Sorry if this is me being impatient, I’m new to influx. I have a database with roughly 80 million points in there, I have the query " SELECT * FROM /.*/ WHERE time > ‘2014-12-19T19:00:00Z’ " which I understand will return a large amount of data, but in the relational database (PostgreSQL) the data is also stored in it is currently stored in, the query execution time is roughly 25-30 mins. Currently InfluxDB is still running the query after 3 hours.
SYSTEM:
Processor: Intel® Corm i7-3517U CPU @ 1.90GHz 2.40GHZ
RAM: 8GB
Is this query time unusual? If so would it be possible I’m running something incorrectly / I can provide some more logs / data about my system for some advice ?
Cheers guys !
@danstenson This has the sound of a bug but there are a couple of factors that slow this query down:
- The data in InfluxDB is sharded by time. The default shard duration is 1 week. In your case, the query goes back over many one week periods. This causes the query to run over many different shards if the data is evenly spread out. This opens many files and uses an unusual amount of RAM.
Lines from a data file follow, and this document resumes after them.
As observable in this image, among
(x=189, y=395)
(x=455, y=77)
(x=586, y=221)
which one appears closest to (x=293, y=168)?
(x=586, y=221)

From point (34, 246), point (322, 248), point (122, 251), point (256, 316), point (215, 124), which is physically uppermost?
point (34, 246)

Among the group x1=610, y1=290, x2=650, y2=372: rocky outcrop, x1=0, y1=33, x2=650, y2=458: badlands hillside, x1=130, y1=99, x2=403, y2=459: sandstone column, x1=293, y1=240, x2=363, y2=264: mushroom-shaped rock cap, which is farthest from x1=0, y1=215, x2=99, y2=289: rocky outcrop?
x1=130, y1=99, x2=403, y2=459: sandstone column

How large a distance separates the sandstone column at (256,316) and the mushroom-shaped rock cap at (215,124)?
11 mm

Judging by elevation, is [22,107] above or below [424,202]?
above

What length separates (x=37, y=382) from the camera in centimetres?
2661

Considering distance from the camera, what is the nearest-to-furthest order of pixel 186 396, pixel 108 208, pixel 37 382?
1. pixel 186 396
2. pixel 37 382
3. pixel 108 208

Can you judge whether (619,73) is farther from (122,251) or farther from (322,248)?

- Older shards are considered
cold
. This is one of the assumptions we made while building the database. These old shards get compacted to save storage space. De-compaction to serve queries is expensive.
One question. How many field values do you have for those 80 Million points?
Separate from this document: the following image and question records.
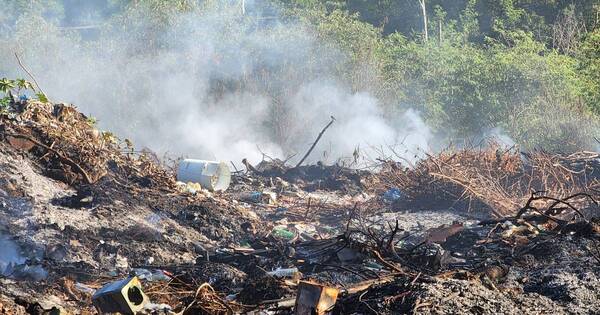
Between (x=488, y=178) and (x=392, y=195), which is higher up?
(x=392, y=195)

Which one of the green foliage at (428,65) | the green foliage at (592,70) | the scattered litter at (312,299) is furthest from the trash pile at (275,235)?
the green foliage at (592,70)

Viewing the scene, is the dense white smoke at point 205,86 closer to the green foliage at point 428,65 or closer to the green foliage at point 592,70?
the green foliage at point 428,65

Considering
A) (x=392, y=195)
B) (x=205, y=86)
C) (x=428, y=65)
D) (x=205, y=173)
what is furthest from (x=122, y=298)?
(x=428, y=65)

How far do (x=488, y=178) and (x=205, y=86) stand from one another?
1058 centimetres

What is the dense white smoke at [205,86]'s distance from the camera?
→ 20.3m

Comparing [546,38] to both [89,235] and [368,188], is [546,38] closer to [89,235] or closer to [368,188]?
[368,188]

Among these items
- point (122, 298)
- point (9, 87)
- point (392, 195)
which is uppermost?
point (9, 87)

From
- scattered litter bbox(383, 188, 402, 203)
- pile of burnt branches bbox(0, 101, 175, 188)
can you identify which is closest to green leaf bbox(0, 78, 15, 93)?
pile of burnt branches bbox(0, 101, 175, 188)

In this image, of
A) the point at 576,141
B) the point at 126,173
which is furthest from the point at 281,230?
the point at 576,141

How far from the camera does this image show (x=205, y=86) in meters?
20.5

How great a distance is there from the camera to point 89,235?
7.86 meters

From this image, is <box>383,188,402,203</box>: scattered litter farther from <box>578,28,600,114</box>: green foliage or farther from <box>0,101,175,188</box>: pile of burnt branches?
<box>578,28,600,114</box>: green foliage

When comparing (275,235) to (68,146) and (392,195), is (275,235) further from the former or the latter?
(392,195)

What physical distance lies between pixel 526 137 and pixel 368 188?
6.95m
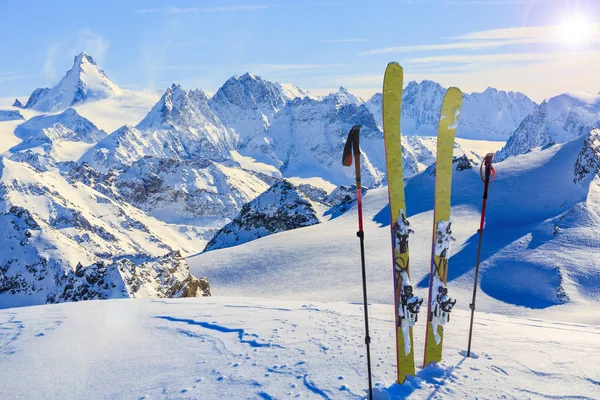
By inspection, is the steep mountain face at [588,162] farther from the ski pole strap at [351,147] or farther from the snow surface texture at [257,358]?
the ski pole strap at [351,147]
Thanks for the response! @jackzampolin !
I have roughly 5 fields per point, is it possible to change the default shard duration ?
Thanks
Dan Stenson
@danstenson Yup! When creating your database you can specify a retention policy as well:
> CREATE DATABASE "sensors" WITH DURATION 0d SHARD DURATION <duration> NAME "autogen"
You could also use ALTER RETENTION POLICY
to modify an existing retention policy, but the changes will only affect new shards. The best way to do this would be to recreate the database and reload the data in to the new DB.RP.